O interior da cúpula quadrada é dividido em sete partes coloridas, sendo decoradas, em sua base, por grandes palmas e cedros. A superfície inteira foi pintada sobre alumínio, uma técnica especial que torna a pintura mais brilhante, dando a impressão de transparência.
O complexo também abriga os escritórios da Comunidade Judaica de Roma, o escritório do Rabinato, a mikvê (banho ritual), a Sinagoga Espanhola, o Arquivo Histórico Judaico e o Museu Judaico de Roma.
A SINAGOGA ESPANHOLA
O rito sefardi ou espanhol é praticado em Roma desde a chegada do grande número de judeus expulsos da Espanha, em 1492. Após a demolição das Scole Catalana e Castigliana, a liturgia foi agrupada e preservada conjuntamente em uma sinagoga, fundada em 1908-1910 em um edifício comunitário no Lungotevere Sanzio, hoje não existente. Em 1932, transferiu-se a Sinagoga Espanhola para a sua atual localização, no monumental Tempio Maggiore, e, em 1948, a sinagoga foi decorada com os móveis em mármore originalmente feitos para o complexo das Cinque Scole2, dando à essa casa de oração a magnificência e atmosfera íntima das sinagogas do velho gueto.
1 Matroneo – Em arquitetura, nome dado à galeria superior onde sentam-se as mulheres. Daí o nome, derivado de ‘matrona’, senhora.

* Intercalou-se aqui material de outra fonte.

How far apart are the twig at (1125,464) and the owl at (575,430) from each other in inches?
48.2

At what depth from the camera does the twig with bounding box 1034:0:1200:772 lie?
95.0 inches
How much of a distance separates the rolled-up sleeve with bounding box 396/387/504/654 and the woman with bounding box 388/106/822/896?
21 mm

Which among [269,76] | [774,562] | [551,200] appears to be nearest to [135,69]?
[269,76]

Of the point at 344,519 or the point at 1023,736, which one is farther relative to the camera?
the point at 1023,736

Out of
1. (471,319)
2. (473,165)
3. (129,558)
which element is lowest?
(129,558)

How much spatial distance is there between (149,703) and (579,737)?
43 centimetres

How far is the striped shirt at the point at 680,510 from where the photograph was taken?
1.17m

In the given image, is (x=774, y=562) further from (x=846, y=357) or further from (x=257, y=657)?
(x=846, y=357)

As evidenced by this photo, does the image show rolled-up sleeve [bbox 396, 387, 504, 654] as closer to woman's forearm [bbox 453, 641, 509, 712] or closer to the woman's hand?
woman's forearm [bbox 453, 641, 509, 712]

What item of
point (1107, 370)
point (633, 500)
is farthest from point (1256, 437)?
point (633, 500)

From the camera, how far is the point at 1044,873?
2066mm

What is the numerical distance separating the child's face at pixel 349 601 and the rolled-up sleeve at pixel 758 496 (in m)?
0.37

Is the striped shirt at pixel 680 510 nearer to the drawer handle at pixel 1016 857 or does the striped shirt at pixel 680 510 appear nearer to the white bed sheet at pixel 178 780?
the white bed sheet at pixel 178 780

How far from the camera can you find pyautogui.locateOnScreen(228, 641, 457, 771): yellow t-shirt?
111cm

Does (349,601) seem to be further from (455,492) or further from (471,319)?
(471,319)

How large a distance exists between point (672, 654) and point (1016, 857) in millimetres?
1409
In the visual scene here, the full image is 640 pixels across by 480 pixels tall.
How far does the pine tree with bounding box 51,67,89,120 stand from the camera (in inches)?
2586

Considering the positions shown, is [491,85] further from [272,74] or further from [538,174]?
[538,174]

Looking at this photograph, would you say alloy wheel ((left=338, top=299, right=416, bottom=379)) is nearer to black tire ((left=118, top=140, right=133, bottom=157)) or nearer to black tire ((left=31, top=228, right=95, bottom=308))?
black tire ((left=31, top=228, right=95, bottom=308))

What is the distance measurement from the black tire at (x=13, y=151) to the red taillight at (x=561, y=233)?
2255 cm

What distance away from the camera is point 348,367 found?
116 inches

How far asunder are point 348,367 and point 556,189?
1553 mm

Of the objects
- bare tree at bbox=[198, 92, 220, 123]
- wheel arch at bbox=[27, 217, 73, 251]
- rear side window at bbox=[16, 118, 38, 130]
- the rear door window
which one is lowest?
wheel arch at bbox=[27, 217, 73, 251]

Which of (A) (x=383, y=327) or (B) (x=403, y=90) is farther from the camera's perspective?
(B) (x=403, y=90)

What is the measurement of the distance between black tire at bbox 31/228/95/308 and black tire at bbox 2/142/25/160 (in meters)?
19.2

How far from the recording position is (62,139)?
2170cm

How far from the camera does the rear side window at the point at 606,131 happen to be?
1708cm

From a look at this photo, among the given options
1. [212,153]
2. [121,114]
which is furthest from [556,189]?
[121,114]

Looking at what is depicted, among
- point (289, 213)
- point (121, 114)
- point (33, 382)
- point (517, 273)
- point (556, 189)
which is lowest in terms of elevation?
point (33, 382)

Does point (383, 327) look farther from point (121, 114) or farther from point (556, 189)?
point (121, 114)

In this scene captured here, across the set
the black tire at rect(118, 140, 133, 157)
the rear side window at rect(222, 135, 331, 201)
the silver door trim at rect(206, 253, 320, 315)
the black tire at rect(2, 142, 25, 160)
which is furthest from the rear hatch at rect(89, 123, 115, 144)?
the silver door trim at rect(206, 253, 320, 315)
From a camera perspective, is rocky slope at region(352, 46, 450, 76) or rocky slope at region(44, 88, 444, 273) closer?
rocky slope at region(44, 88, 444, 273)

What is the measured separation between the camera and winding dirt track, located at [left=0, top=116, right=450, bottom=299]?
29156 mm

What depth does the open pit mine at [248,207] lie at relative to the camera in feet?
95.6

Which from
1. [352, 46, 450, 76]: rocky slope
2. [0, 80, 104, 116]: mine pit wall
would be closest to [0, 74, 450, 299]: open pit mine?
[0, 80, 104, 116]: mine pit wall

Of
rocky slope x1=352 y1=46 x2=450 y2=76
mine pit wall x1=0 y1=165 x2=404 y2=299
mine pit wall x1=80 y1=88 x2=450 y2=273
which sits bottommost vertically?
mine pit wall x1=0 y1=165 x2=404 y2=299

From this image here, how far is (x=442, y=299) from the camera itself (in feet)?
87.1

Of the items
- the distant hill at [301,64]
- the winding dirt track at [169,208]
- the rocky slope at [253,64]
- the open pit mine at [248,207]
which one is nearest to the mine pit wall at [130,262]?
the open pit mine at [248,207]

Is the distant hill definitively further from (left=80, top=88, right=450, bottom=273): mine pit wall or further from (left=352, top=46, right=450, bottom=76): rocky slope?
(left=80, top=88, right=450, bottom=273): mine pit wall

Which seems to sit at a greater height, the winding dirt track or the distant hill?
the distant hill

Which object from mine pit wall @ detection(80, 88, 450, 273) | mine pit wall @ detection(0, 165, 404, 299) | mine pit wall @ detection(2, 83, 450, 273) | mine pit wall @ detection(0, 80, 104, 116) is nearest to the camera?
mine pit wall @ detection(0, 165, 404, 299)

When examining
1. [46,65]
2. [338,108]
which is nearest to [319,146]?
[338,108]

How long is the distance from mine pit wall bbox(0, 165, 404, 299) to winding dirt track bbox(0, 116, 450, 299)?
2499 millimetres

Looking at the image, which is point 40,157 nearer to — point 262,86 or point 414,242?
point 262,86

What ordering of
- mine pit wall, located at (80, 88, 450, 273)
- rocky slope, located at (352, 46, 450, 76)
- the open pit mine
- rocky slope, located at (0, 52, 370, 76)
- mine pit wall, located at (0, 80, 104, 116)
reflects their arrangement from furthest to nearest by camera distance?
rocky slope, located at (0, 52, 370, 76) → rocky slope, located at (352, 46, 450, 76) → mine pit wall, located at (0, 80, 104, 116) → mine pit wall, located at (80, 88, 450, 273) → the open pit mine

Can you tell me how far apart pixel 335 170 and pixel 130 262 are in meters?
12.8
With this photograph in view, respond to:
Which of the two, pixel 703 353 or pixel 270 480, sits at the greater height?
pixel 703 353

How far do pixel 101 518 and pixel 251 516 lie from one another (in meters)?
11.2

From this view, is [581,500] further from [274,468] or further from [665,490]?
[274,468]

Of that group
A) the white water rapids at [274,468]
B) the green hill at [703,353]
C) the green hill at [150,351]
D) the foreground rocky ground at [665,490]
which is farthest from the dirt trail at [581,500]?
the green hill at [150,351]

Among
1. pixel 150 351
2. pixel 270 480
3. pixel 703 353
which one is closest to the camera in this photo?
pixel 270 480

2 Cinque Scole – Durante séculos, em Roma, cada comunidade tinha o direito de ter sua própria sinagoga. Ao serem confinados ao gueto, os judeus se viram obrigados pelas novas leis papais a ter apenas uma sinagoga. Por isso agruparam as cinco existentes (o Templo, a Nova, a Castelhana, a Catalã e a Siciliana) em uma única.